* [Given records]:
—————
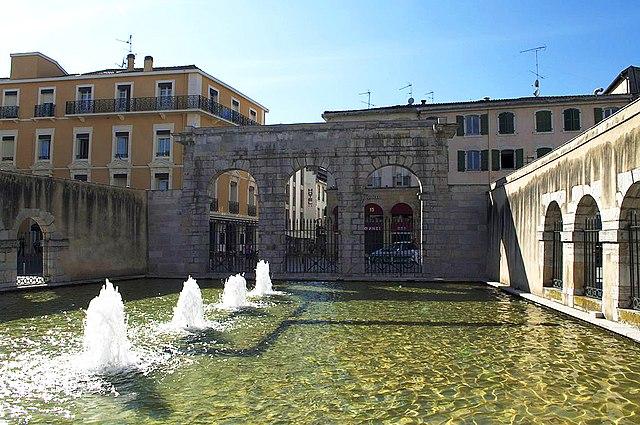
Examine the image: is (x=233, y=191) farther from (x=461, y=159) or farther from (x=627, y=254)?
(x=627, y=254)

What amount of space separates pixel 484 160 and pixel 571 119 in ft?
19.9

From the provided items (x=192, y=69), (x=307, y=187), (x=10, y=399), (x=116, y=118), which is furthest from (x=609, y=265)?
(x=307, y=187)

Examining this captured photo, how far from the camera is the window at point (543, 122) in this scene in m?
36.4

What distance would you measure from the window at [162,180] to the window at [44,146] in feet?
27.9

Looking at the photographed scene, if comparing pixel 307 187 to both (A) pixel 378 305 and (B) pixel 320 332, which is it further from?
(B) pixel 320 332

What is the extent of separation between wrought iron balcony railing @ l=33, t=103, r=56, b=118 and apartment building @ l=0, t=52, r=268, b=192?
69mm

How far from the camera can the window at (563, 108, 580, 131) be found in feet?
118

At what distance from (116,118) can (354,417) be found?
3661 centimetres

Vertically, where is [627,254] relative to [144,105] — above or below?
below

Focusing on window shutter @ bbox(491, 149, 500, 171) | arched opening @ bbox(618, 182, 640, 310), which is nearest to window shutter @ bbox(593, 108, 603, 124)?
window shutter @ bbox(491, 149, 500, 171)

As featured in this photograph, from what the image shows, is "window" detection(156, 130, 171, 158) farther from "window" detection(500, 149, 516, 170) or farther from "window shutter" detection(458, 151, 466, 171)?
"window" detection(500, 149, 516, 170)

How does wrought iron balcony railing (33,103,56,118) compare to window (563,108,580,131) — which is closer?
window (563,108,580,131)

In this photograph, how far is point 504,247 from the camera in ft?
63.6

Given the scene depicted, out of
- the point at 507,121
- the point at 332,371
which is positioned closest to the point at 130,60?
the point at 507,121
—————
* [Task statement]:
Can you put everything from the line containing "Focusing on window" down to the end of the material into a JSON list of strings, one string per line, with blank lines omitted?

* [Correct output]:
[
  "Focusing on window shutter @ bbox(491, 149, 500, 171) | arched opening @ bbox(618, 182, 640, 310), which is nearest to window shutter @ bbox(593, 108, 603, 124)?",
  "window shutter @ bbox(491, 149, 500, 171)",
  "As featured in this photograph, from what the image shows, is \"window\" detection(156, 130, 171, 158) farther from \"window\" detection(500, 149, 516, 170) or farther from \"window shutter\" detection(458, 151, 466, 171)?",
  "\"window\" detection(500, 149, 516, 170)",
  "How does wrought iron balcony railing (33,103,56,118) compare to window (563,108,580,131) — which is closer?",
  "window (563,108,580,131)",
  "In this photograph, how far is point 504,247 from the camera in ft?",
  "63.6",
  "Given the scene depicted, out of",
  "- the point at 507,121",
  "- the point at 332,371",
  "which is positioned closest to the point at 130,60?",
  "the point at 507,121"
]